(Region labeling records)
-*-*-
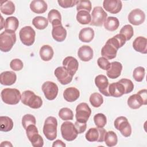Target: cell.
<instances>
[{
	"label": "cell",
	"instance_id": "1",
	"mask_svg": "<svg viewBox=\"0 0 147 147\" xmlns=\"http://www.w3.org/2000/svg\"><path fill=\"white\" fill-rule=\"evenodd\" d=\"M21 100L24 105L32 109H39L42 105V99L30 90H26L22 92Z\"/></svg>",
	"mask_w": 147,
	"mask_h": 147
},
{
	"label": "cell",
	"instance_id": "2",
	"mask_svg": "<svg viewBox=\"0 0 147 147\" xmlns=\"http://www.w3.org/2000/svg\"><path fill=\"white\" fill-rule=\"evenodd\" d=\"M147 90H141L137 94L130 95L127 99V105L132 109H138L147 104Z\"/></svg>",
	"mask_w": 147,
	"mask_h": 147
},
{
	"label": "cell",
	"instance_id": "3",
	"mask_svg": "<svg viewBox=\"0 0 147 147\" xmlns=\"http://www.w3.org/2000/svg\"><path fill=\"white\" fill-rule=\"evenodd\" d=\"M1 96L5 103L11 105H17L21 99L20 91L16 88H4L1 91Z\"/></svg>",
	"mask_w": 147,
	"mask_h": 147
},
{
	"label": "cell",
	"instance_id": "4",
	"mask_svg": "<svg viewBox=\"0 0 147 147\" xmlns=\"http://www.w3.org/2000/svg\"><path fill=\"white\" fill-rule=\"evenodd\" d=\"M57 121L55 117H48L44 122L43 126V133L45 137L50 140H54L57 137Z\"/></svg>",
	"mask_w": 147,
	"mask_h": 147
},
{
	"label": "cell",
	"instance_id": "5",
	"mask_svg": "<svg viewBox=\"0 0 147 147\" xmlns=\"http://www.w3.org/2000/svg\"><path fill=\"white\" fill-rule=\"evenodd\" d=\"M16 41L15 33L3 31L0 34V49L2 52L10 51Z\"/></svg>",
	"mask_w": 147,
	"mask_h": 147
},
{
	"label": "cell",
	"instance_id": "6",
	"mask_svg": "<svg viewBox=\"0 0 147 147\" xmlns=\"http://www.w3.org/2000/svg\"><path fill=\"white\" fill-rule=\"evenodd\" d=\"M60 131L62 137L67 141H74L78 134L74 124L69 121L64 122L61 124Z\"/></svg>",
	"mask_w": 147,
	"mask_h": 147
},
{
	"label": "cell",
	"instance_id": "7",
	"mask_svg": "<svg viewBox=\"0 0 147 147\" xmlns=\"http://www.w3.org/2000/svg\"><path fill=\"white\" fill-rule=\"evenodd\" d=\"M19 36L21 41L24 45L31 46L34 42L36 32L31 26H26L21 29Z\"/></svg>",
	"mask_w": 147,
	"mask_h": 147
},
{
	"label": "cell",
	"instance_id": "8",
	"mask_svg": "<svg viewBox=\"0 0 147 147\" xmlns=\"http://www.w3.org/2000/svg\"><path fill=\"white\" fill-rule=\"evenodd\" d=\"M114 125L115 129L119 130L123 136L125 137L130 136L131 134V127L127 118L123 116L117 117L114 121Z\"/></svg>",
	"mask_w": 147,
	"mask_h": 147
},
{
	"label": "cell",
	"instance_id": "9",
	"mask_svg": "<svg viewBox=\"0 0 147 147\" xmlns=\"http://www.w3.org/2000/svg\"><path fill=\"white\" fill-rule=\"evenodd\" d=\"M107 17V14L100 6L95 7L91 14V21L90 23V25L101 26L105 22Z\"/></svg>",
	"mask_w": 147,
	"mask_h": 147
},
{
	"label": "cell",
	"instance_id": "10",
	"mask_svg": "<svg viewBox=\"0 0 147 147\" xmlns=\"http://www.w3.org/2000/svg\"><path fill=\"white\" fill-rule=\"evenodd\" d=\"M106 132L103 127H92L86 133V139L89 142H102L105 140Z\"/></svg>",
	"mask_w": 147,
	"mask_h": 147
},
{
	"label": "cell",
	"instance_id": "11",
	"mask_svg": "<svg viewBox=\"0 0 147 147\" xmlns=\"http://www.w3.org/2000/svg\"><path fill=\"white\" fill-rule=\"evenodd\" d=\"M91 114V110L86 103H80L76 108V121L83 123H87Z\"/></svg>",
	"mask_w": 147,
	"mask_h": 147
},
{
	"label": "cell",
	"instance_id": "12",
	"mask_svg": "<svg viewBox=\"0 0 147 147\" xmlns=\"http://www.w3.org/2000/svg\"><path fill=\"white\" fill-rule=\"evenodd\" d=\"M42 90L44 94L45 97L49 100L55 99L59 91V88L57 84L51 81H47L44 82L41 87Z\"/></svg>",
	"mask_w": 147,
	"mask_h": 147
},
{
	"label": "cell",
	"instance_id": "13",
	"mask_svg": "<svg viewBox=\"0 0 147 147\" xmlns=\"http://www.w3.org/2000/svg\"><path fill=\"white\" fill-rule=\"evenodd\" d=\"M54 74L58 81L63 85L68 84L72 80L73 76L63 66L57 67L54 71Z\"/></svg>",
	"mask_w": 147,
	"mask_h": 147
},
{
	"label": "cell",
	"instance_id": "14",
	"mask_svg": "<svg viewBox=\"0 0 147 147\" xmlns=\"http://www.w3.org/2000/svg\"><path fill=\"white\" fill-rule=\"evenodd\" d=\"M145 20V14L140 9H133L128 15V21L133 25H140L144 23Z\"/></svg>",
	"mask_w": 147,
	"mask_h": 147
},
{
	"label": "cell",
	"instance_id": "15",
	"mask_svg": "<svg viewBox=\"0 0 147 147\" xmlns=\"http://www.w3.org/2000/svg\"><path fill=\"white\" fill-rule=\"evenodd\" d=\"M95 84L99 91L105 96H110L109 93V83L108 79L105 75H99L95 78Z\"/></svg>",
	"mask_w": 147,
	"mask_h": 147
},
{
	"label": "cell",
	"instance_id": "16",
	"mask_svg": "<svg viewBox=\"0 0 147 147\" xmlns=\"http://www.w3.org/2000/svg\"><path fill=\"white\" fill-rule=\"evenodd\" d=\"M103 8L111 14H117L122 9V3L120 0H105L103 2Z\"/></svg>",
	"mask_w": 147,
	"mask_h": 147
},
{
	"label": "cell",
	"instance_id": "17",
	"mask_svg": "<svg viewBox=\"0 0 147 147\" xmlns=\"http://www.w3.org/2000/svg\"><path fill=\"white\" fill-rule=\"evenodd\" d=\"M63 66L72 76H74L78 69L79 63L76 58L67 56L63 61Z\"/></svg>",
	"mask_w": 147,
	"mask_h": 147
},
{
	"label": "cell",
	"instance_id": "18",
	"mask_svg": "<svg viewBox=\"0 0 147 147\" xmlns=\"http://www.w3.org/2000/svg\"><path fill=\"white\" fill-rule=\"evenodd\" d=\"M117 51L118 49L107 41L101 49V55L107 60H111L116 57Z\"/></svg>",
	"mask_w": 147,
	"mask_h": 147
},
{
	"label": "cell",
	"instance_id": "19",
	"mask_svg": "<svg viewBox=\"0 0 147 147\" xmlns=\"http://www.w3.org/2000/svg\"><path fill=\"white\" fill-rule=\"evenodd\" d=\"M52 36L55 41L62 42L67 37V30L62 26V24L52 26Z\"/></svg>",
	"mask_w": 147,
	"mask_h": 147
},
{
	"label": "cell",
	"instance_id": "20",
	"mask_svg": "<svg viewBox=\"0 0 147 147\" xmlns=\"http://www.w3.org/2000/svg\"><path fill=\"white\" fill-rule=\"evenodd\" d=\"M122 70V65L118 61H113L111 63L110 67L107 70V76L112 79H117L121 74Z\"/></svg>",
	"mask_w": 147,
	"mask_h": 147
},
{
	"label": "cell",
	"instance_id": "21",
	"mask_svg": "<svg viewBox=\"0 0 147 147\" xmlns=\"http://www.w3.org/2000/svg\"><path fill=\"white\" fill-rule=\"evenodd\" d=\"M109 93L110 96L118 98L125 94V88L122 83L119 82H114L109 84Z\"/></svg>",
	"mask_w": 147,
	"mask_h": 147
},
{
	"label": "cell",
	"instance_id": "22",
	"mask_svg": "<svg viewBox=\"0 0 147 147\" xmlns=\"http://www.w3.org/2000/svg\"><path fill=\"white\" fill-rule=\"evenodd\" d=\"M17 80V75L13 71H5L1 74V84L5 86H11L15 83Z\"/></svg>",
	"mask_w": 147,
	"mask_h": 147
},
{
	"label": "cell",
	"instance_id": "23",
	"mask_svg": "<svg viewBox=\"0 0 147 147\" xmlns=\"http://www.w3.org/2000/svg\"><path fill=\"white\" fill-rule=\"evenodd\" d=\"M78 55L82 61H88L93 57V50L90 46L84 45L79 48Z\"/></svg>",
	"mask_w": 147,
	"mask_h": 147
},
{
	"label": "cell",
	"instance_id": "24",
	"mask_svg": "<svg viewBox=\"0 0 147 147\" xmlns=\"http://www.w3.org/2000/svg\"><path fill=\"white\" fill-rule=\"evenodd\" d=\"M134 49L143 54L147 53V39L142 36L137 37L133 42Z\"/></svg>",
	"mask_w": 147,
	"mask_h": 147
},
{
	"label": "cell",
	"instance_id": "25",
	"mask_svg": "<svg viewBox=\"0 0 147 147\" xmlns=\"http://www.w3.org/2000/svg\"><path fill=\"white\" fill-rule=\"evenodd\" d=\"M30 8L35 13L42 14L47 11L48 5L43 0H34L30 2Z\"/></svg>",
	"mask_w": 147,
	"mask_h": 147
},
{
	"label": "cell",
	"instance_id": "26",
	"mask_svg": "<svg viewBox=\"0 0 147 147\" xmlns=\"http://www.w3.org/2000/svg\"><path fill=\"white\" fill-rule=\"evenodd\" d=\"M80 96V92L75 87H71L67 88L63 92L64 99L68 102H73L76 100Z\"/></svg>",
	"mask_w": 147,
	"mask_h": 147
},
{
	"label": "cell",
	"instance_id": "27",
	"mask_svg": "<svg viewBox=\"0 0 147 147\" xmlns=\"http://www.w3.org/2000/svg\"><path fill=\"white\" fill-rule=\"evenodd\" d=\"M95 33L93 29L90 27L83 28L79 33V40L83 42H90L94 37Z\"/></svg>",
	"mask_w": 147,
	"mask_h": 147
},
{
	"label": "cell",
	"instance_id": "28",
	"mask_svg": "<svg viewBox=\"0 0 147 147\" xmlns=\"http://www.w3.org/2000/svg\"><path fill=\"white\" fill-rule=\"evenodd\" d=\"M40 56L43 61H48L51 60L54 55L52 48L49 45H44L40 49Z\"/></svg>",
	"mask_w": 147,
	"mask_h": 147
},
{
	"label": "cell",
	"instance_id": "29",
	"mask_svg": "<svg viewBox=\"0 0 147 147\" xmlns=\"http://www.w3.org/2000/svg\"><path fill=\"white\" fill-rule=\"evenodd\" d=\"M19 21L16 17H9L6 18L5 20V29L6 31L15 33L18 28Z\"/></svg>",
	"mask_w": 147,
	"mask_h": 147
},
{
	"label": "cell",
	"instance_id": "30",
	"mask_svg": "<svg viewBox=\"0 0 147 147\" xmlns=\"http://www.w3.org/2000/svg\"><path fill=\"white\" fill-rule=\"evenodd\" d=\"M119 26V22L117 17H109L104 22L105 28L110 32L116 30Z\"/></svg>",
	"mask_w": 147,
	"mask_h": 147
},
{
	"label": "cell",
	"instance_id": "31",
	"mask_svg": "<svg viewBox=\"0 0 147 147\" xmlns=\"http://www.w3.org/2000/svg\"><path fill=\"white\" fill-rule=\"evenodd\" d=\"M13 127V120L7 116H1L0 117V130L7 132L12 130Z\"/></svg>",
	"mask_w": 147,
	"mask_h": 147
},
{
	"label": "cell",
	"instance_id": "32",
	"mask_svg": "<svg viewBox=\"0 0 147 147\" xmlns=\"http://www.w3.org/2000/svg\"><path fill=\"white\" fill-rule=\"evenodd\" d=\"M48 20L52 26L61 24V16L60 12L56 9H52L48 14Z\"/></svg>",
	"mask_w": 147,
	"mask_h": 147
},
{
	"label": "cell",
	"instance_id": "33",
	"mask_svg": "<svg viewBox=\"0 0 147 147\" xmlns=\"http://www.w3.org/2000/svg\"><path fill=\"white\" fill-rule=\"evenodd\" d=\"M1 11L6 15H11L15 11V5L11 1L1 2Z\"/></svg>",
	"mask_w": 147,
	"mask_h": 147
},
{
	"label": "cell",
	"instance_id": "34",
	"mask_svg": "<svg viewBox=\"0 0 147 147\" xmlns=\"http://www.w3.org/2000/svg\"><path fill=\"white\" fill-rule=\"evenodd\" d=\"M76 20L79 24L82 25L90 24L91 21V16L87 11L80 10L77 13Z\"/></svg>",
	"mask_w": 147,
	"mask_h": 147
},
{
	"label": "cell",
	"instance_id": "35",
	"mask_svg": "<svg viewBox=\"0 0 147 147\" xmlns=\"http://www.w3.org/2000/svg\"><path fill=\"white\" fill-rule=\"evenodd\" d=\"M107 41L111 43L112 45H113L118 49L119 48H121L122 46L125 45V44L126 43V40L123 35L119 33L114 36L112 38H109L107 40Z\"/></svg>",
	"mask_w": 147,
	"mask_h": 147
},
{
	"label": "cell",
	"instance_id": "36",
	"mask_svg": "<svg viewBox=\"0 0 147 147\" xmlns=\"http://www.w3.org/2000/svg\"><path fill=\"white\" fill-rule=\"evenodd\" d=\"M32 24L36 29L42 30L48 25V20L44 17L37 16L33 19Z\"/></svg>",
	"mask_w": 147,
	"mask_h": 147
},
{
	"label": "cell",
	"instance_id": "37",
	"mask_svg": "<svg viewBox=\"0 0 147 147\" xmlns=\"http://www.w3.org/2000/svg\"><path fill=\"white\" fill-rule=\"evenodd\" d=\"M104 141L107 146L111 147L115 146L118 142V137L116 133L113 131L106 132Z\"/></svg>",
	"mask_w": 147,
	"mask_h": 147
},
{
	"label": "cell",
	"instance_id": "38",
	"mask_svg": "<svg viewBox=\"0 0 147 147\" xmlns=\"http://www.w3.org/2000/svg\"><path fill=\"white\" fill-rule=\"evenodd\" d=\"M91 105L94 107H99L103 103V96L98 92L92 93L89 99Z\"/></svg>",
	"mask_w": 147,
	"mask_h": 147
},
{
	"label": "cell",
	"instance_id": "39",
	"mask_svg": "<svg viewBox=\"0 0 147 147\" xmlns=\"http://www.w3.org/2000/svg\"><path fill=\"white\" fill-rule=\"evenodd\" d=\"M59 116L63 121L72 120L74 118L72 111L67 107L61 109L59 111Z\"/></svg>",
	"mask_w": 147,
	"mask_h": 147
},
{
	"label": "cell",
	"instance_id": "40",
	"mask_svg": "<svg viewBox=\"0 0 147 147\" xmlns=\"http://www.w3.org/2000/svg\"><path fill=\"white\" fill-rule=\"evenodd\" d=\"M119 33L125 36L126 41L130 40L134 35L133 28L130 25H125L121 28Z\"/></svg>",
	"mask_w": 147,
	"mask_h": 147
},
{
	"label": "cell",
	"instance_id": "41",
	"mask_svg": "<svg viewBox=\"0 0 147 147\" xmlns=\"http://www.w3.org/2000/svg\"><path fill=\"white\" fill-rule=\"evenodd\" d=\"M145 69L142 67H136L133 72V77L136 82H141L144 78Z\"/></svg>",
	"mask_w": 147,
	"mask_h": 147
},
{
	"label": "cell",
	"instance_id": "42",
	"mask_svg": "<svg viewBox=\"0 0 147 147\" xmlns=\"http://www.w3.org/2000/svg\"><path fill=\"white\" fill-rule=\"evenodd\" d=\"M94 121L98 127H103L107 123V118L102 113H98L94 117Z\"/></svg>",
	"mask_w": 147,
	"mask_h": 147
},
{
	"label": "cell",
	"instance_id": "43",
	"mask_svg": "<svg viewBox=\"0 0 147 147\" xmlns=\"http://www.w3.org/2000/svg\"><path fill=\"white\" fill-rule=\"evenodd\" d=\"M36 118L31 114H26L22 118V125L24 128L26 130L30 125H36Z\"/></svg>",
	"mask_w": 147,
	"mask_h": 147
},
{
	"label": "cell",
	"instance_id": "44",
	"mask_svg": "<svg viewBox=\"0 0 147 147\" xmlns=\"http://www.w3.org/2000/svg\"><path fill=\"white\" fill-rule=\"evenodd\" d=\"M91 3L89 0L87 1H79L78 5H76V10L78 11L80 10H84L88 12H90L91 10Z\"/></svg>",
	"mask_w": 147,
	"mask_h": 147
},
{
	"label": "cell",
	"instance_id": "45",
	"mask_svg": "<svg viewBox=\"0 0 147 147\" xmlns=\"http://www.w3.org/2000/svg\"><path fill=\"white\" fill-rule=\"evenodd\" d=\"M125 88V94H129L134 89V84L132 81L130 79L123 78L118 81Z\"/></svg>",
	"mask_w": 147,
	"mask_h": 147
},
{
	"label": "cell",
	"instance_id": "46",
	"mask_svg": "<svg viewBox=\"0 0 147 147\" xmlns=\"http://www.w3.org/2000/svg\"><path fill=\"white\" fill-rule=\"evenodd\" d=\"M29 140L34 147H41L44 145L43 138L38 133L33 135Z\"/></svg>",
	"mask_w": 147,
	"mask_h": 147
},
{
	"label": "cell",
	"instance_id": "47",
	"mask_svg": "<svg viewBox=\"0 0 147 147\" xmlns=\"http://www.w3.org/2000/svg\"><path fill=\"white\" fill-rule=\"evenodd\" d=\"M57 2L61 7L68 8L74 7L75 5H77L79 0H58Z\"/></svg>",
	"mask_w": 147,
	"mask_h": 147
},
{
	"label": "cell",
	"instance_id": "48",
	"mask_svg": "<svg viewBox=\"0 0 147 147\" xmlns=\"http://www.w3.org/2000/svg\"><path fill=\"white\" fill-rule=\"evenodd\" d=\"M10 67L13 70L15 71H18L23 68L24 64L20 59H14L10 61Z\"/></svg>",
	"mask_w": 147,
	"mask_h": 147
},
{
	"label": "cell",
	"instance_id": "49",
	"mask_svg": "<svg viewBox=\"0 0 147 147\" xmlns=\"http://www.w3.org/2000/svg\"><path fill=\"white\" fill-rule=\"evenodd\" d=\"M97 64L98 66L103 70H107L110 68L111 63L109 61L104 57H100L97 60Z\"/></svg>",
	"mask_w": 147,
	"mask_h": 147
},
{
	"label": "cell",
	"instance_id": "50",
	"mask_svg": "<svg viewBox=\"0 0 147 147\" xmlns=\"http://www.w3.org/2000/svg\"><path fill=\"white\" fill-rule=\"evenodd\" d=\"M26 133L29 140L35 134L38 133L36 125H30L29 126H28V127L26 129Z\"/></svg>",
	"mask_w": 147,
	"mask_h": 147
},
{
	"label": "cell",
	"instance_id": "51",
	"mask_svg": "<svg viewBox=\"0 0 147 147\" xmlns=\"http://www.w3.org/2000/svg\"><path fill=\"white\" fill-rule=\"evenodd\" d=\"M74 125L75 126V128H76L78 134H82V133H84L87 127L86 123L79 122L78 121H76L75 122Z\"/></svg>",
	"mask_w": 147,
	"mask_h": 147
},
{
	"label": "cell",
	"instance_id": "52",
	"mask_svg": "<svg viewBox=\"0 0 147 147\" xmlns=\"http://www.w3.org/2000/svg\"><path fill=\"white\" fill-rule=\"evenodd\" d=\"M65 146H66V145L65 144V143L63 142L61 140H56L55 142H53V143L52 144V146L53 147H55V146L65 147Z\"/></svg>",
	"mask_w": 147,
	"mask_h": 147
},
{
	"label": "cell",
	"instance_id": "53",
	"mask_svg": "<svg viewBox=\"0 0 147 147\" xmlns=\"http://www.w3.org/2000/svg\"><path fill=\"white\" fill-rule=\"evenodd\" d=\"M1 146H13V145L9 141H3L1 144Z\"/></svg>",
	"mask_w": 147,
	"mask_h": 147
},
{
	"label": "cell",
	"instance_id": "54",
	"mask_svg": "<svg viewBox=\"0 0 147 147\" xmlns=\"http://www.w3.org/2000/svg\"><path fill=\"white\" fill-rule=\"evenodd\" d=\"M5 22L3 18V17H1V28L0 30H2L3 28H5Z\"/></svg>",
	"mask_w": 147,
	"mask_h": 147
}]
</instances>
-*-*-
[What you are asked to do]: Set out the lines of the material above as a JSON list of strings, one string per line with blank lines omitted. Start at the first line of the material and stop after the line containing "100L24 105L32 109H39L42", leaving the pictures out of the answer.

[Written response]:
[
  "Target: cell.",
  "<instances>",
  "[{",
  "\t\"label\": \"cell\",",
  "\t\"instance_id\": \"1\",",
  "\t\"mask_svg\": \"<svg viewBox=\\\"0 0 147 147\\\" xmlns=\\\"http://www.w3.org/2000/svg\\\"><path fill=\\\"white\\\" fill-rule=\\\"evenodd\\\" d=\\\"M21 100L24 105L32 109H39L42 105V99L30 90H26L22 92Z\\\"/></svg>\","
]